[Task instructions]:
Within the entries below, find the portion that opens with the line containing "Searching for a" and closes with the line containing "Natura morta nº". Retype that portion exactly and only.

[Records supplied]:
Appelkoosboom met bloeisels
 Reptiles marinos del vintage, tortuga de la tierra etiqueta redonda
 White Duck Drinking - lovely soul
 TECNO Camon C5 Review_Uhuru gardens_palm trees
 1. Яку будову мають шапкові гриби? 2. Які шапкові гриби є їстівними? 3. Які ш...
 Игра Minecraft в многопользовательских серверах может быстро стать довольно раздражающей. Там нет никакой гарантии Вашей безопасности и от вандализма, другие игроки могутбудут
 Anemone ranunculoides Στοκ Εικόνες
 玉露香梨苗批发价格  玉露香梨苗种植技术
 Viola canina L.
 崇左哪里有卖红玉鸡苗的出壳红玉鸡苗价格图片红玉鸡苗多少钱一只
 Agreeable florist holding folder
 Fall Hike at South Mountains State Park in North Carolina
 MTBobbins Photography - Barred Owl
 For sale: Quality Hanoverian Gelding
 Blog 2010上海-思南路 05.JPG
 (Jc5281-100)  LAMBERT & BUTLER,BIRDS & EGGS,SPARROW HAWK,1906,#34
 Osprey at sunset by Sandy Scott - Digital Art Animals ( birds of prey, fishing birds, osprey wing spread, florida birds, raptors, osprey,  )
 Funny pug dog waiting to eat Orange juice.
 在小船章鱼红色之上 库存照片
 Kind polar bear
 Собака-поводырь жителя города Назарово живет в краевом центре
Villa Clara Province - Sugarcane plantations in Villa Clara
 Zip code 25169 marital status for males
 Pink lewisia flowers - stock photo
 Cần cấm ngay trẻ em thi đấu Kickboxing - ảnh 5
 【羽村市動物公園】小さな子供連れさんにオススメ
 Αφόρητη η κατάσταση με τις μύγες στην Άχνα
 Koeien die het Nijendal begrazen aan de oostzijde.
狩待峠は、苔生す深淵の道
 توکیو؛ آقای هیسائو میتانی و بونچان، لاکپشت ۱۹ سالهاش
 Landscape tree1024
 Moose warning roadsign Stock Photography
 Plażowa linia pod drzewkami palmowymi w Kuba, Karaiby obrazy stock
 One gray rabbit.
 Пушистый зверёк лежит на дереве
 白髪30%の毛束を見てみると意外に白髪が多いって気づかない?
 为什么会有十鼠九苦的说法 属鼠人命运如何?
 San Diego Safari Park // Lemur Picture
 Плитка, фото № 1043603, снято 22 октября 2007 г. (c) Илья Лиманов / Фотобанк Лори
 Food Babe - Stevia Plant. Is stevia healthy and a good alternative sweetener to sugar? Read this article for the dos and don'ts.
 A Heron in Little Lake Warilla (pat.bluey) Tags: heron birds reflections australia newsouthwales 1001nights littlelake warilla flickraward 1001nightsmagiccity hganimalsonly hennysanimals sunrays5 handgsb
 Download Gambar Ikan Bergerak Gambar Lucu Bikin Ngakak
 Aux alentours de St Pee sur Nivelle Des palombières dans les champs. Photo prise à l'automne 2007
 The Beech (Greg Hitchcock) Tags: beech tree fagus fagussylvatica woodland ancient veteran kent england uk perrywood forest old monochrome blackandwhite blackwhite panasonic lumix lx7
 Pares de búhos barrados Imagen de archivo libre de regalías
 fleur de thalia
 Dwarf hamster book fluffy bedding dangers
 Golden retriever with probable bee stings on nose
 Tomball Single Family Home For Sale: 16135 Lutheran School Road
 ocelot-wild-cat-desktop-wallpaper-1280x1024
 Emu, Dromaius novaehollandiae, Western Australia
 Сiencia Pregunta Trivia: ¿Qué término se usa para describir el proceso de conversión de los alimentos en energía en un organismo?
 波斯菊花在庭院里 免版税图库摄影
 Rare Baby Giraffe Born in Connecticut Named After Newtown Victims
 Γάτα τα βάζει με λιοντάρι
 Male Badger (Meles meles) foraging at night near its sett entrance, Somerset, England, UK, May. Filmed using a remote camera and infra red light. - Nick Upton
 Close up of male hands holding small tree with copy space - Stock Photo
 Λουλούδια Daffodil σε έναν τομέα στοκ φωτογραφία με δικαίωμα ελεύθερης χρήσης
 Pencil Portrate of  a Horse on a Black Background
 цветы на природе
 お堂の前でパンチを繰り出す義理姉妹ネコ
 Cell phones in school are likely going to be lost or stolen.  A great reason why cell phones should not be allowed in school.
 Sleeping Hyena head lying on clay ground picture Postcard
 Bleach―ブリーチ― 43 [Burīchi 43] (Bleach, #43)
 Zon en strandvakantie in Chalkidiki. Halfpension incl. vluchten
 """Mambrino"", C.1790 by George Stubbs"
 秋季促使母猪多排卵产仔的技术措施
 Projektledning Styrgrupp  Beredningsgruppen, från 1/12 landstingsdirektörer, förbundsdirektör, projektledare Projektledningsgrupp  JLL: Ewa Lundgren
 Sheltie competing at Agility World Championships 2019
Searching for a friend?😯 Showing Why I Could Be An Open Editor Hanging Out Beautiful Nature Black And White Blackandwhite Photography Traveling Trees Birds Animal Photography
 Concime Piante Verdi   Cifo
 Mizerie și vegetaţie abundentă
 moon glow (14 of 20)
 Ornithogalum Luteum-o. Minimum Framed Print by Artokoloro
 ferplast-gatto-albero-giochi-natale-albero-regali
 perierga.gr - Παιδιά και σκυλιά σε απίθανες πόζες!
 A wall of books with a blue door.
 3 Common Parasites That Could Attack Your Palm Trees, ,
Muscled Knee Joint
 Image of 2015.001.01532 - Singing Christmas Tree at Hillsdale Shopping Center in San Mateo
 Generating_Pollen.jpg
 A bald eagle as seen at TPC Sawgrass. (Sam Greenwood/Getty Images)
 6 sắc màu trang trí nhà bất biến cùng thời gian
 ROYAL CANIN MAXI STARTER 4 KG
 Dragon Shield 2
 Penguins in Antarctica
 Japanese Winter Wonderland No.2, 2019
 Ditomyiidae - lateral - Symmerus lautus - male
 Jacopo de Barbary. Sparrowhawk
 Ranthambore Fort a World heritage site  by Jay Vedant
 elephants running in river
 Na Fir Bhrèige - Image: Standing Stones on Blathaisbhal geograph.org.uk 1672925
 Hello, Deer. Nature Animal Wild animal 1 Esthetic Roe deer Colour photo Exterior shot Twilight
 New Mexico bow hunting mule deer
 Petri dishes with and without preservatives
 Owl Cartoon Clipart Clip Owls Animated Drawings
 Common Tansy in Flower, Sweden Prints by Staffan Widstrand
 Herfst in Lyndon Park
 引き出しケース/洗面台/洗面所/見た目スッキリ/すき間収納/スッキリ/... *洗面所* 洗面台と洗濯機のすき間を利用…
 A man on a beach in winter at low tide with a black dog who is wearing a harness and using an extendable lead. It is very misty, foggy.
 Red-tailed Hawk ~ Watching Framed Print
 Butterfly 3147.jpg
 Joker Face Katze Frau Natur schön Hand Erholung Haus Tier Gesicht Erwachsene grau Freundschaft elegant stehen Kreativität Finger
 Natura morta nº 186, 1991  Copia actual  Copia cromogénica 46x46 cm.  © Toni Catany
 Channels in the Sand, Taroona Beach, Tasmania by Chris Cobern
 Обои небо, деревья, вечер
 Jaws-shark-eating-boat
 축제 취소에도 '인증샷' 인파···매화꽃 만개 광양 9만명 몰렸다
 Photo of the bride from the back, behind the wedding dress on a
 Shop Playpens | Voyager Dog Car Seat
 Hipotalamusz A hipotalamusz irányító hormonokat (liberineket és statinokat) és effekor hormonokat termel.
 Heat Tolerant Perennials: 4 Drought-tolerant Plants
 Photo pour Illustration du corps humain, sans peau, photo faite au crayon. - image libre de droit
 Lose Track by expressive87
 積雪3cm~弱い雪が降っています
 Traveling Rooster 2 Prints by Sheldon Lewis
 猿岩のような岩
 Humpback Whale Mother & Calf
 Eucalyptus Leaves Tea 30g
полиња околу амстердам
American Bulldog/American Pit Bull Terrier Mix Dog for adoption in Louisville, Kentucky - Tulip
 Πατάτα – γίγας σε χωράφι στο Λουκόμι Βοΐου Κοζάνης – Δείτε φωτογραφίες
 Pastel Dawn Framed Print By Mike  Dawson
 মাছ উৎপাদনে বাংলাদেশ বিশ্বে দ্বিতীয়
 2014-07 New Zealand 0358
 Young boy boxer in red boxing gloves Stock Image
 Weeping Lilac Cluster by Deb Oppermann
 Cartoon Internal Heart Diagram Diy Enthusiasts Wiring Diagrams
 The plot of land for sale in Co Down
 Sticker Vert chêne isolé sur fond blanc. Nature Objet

[Solution for this task]:
Searching for a friend?😯 Showing Why I Could Be An Open Editor Hanging Out Beautiful Nature Black And White Blackandwhite Photography Traveling Trees Birds Animal Photography
 Concime Piante Verdi   Cifo
 Mizerie și vegetaţie abundentă
 moon glow (14 of 20)
 Ornithogalum Luteum-o. Minimum Framed Print by Artokoloro
 ferplast-gatto-albero-giochi-natale-albero-regali
 perierga.gr - Παιδιά και σκυλιά σε απίθανες πόζες!
 A wall of books with a blue door.
 3 Common Parasites That Could Attack Your Palm Trees, ,
Muscled Knee Joint
 Image of 2015.001.01532 - Singing Christmas Tree at Hillsdale Shopping Center in San Mateo
 Generating_Pollen.jpg
 A bald eagle as seen at TPC Sawgrass. (Sam Greenwood/Getty Images)
 6 sắc màu trang trí nhà bất biến cùng thời gian
 ROYAL CANIN MAXI STARTER 4 KG
 Dragon Shield 2
 Penguins in Antarctica
 Japanese Winter Wonderland No.2, 2019
 Ditomyiidae - lateral - Symmerus lautus - male
 Jacopo de Barbary. Sparrowhawk
 Ranthambore Fort a World heritage site  by Jay Vedant
 elephants running in river
 Na Fir Bhrèige - Image: Standing Stones on Blathaisbhal geograph.org.uk 1672925
 Hello, Deer. Nature Animal Wild animal 1 Esthetic Roe deer Colour photo Exterior shot Twilight
 New Mexico bow hunting mule deer
 Petri dishes with and without preservatives
 Owl Cartoon Clipart Clip Owls Animated Drawings
 Common Tansy in Flower, Sweden Prints by Staffan Widstrand
 Herfst in Lyndon Park
 引き出しケース/洗面台/洗面所/見た目スッキリ/すき間収納/スッキリ/... *洗面所* 洗面台と洗濯機のすき間を利用…
 A man on a beach in winter at low tide with a black dog who is wearing a harness and using an extendable lead. It is very misty, foggy.
 Red-tailed Hawk ~ Watching Framed Print
 Butterfly 3147.jpg
 Joker Face Katze Frau Natur schön Hand Erholung Haus Tier Gesicht Erwachsene grau Freundschaft elegant stehen Kreativität Finger
 Natura morta nº 186, 1991  Copia actual  Copia cromogénica 46x46 cm.  © Toni Catany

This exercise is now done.